In this case we can manually specify column names, or let Pandas generate them automatically:

In [5]:
pd.read_csv( 'Files-06/example-2.csv', header=None )

Unnamed: 0,0,1,2,3,4
0,1,2,3,4,hello
1,5,6,7,8,world
2,9,10,11,12,bye


In [6]:
pd.read_csv( 'Files-06/example-2.csv', names=['a', 'b', 'c', 'd', 'message'] )
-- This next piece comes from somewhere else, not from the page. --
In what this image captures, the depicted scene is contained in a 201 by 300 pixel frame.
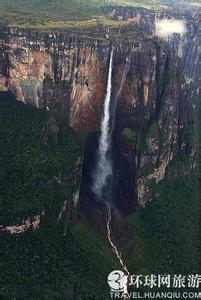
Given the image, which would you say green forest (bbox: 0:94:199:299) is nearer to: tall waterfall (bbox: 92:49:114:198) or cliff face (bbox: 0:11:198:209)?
cliff face (bbox: 0:11:198:209)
Unnamed: 0,a,b,c,d,message
0,1,2,3,4,hello
1,5,6,7,8,world
2,9,10,11,12,bye


If we wish $message$ to be the index of the DataFrame, we can specify it through the $index\_col$ parameter:

In [7]:
names = ['a', 'b', 'c', 'd', 'message']
pd.read_csv( 'Files-06/example-2.csv', names=names, index_col='message' )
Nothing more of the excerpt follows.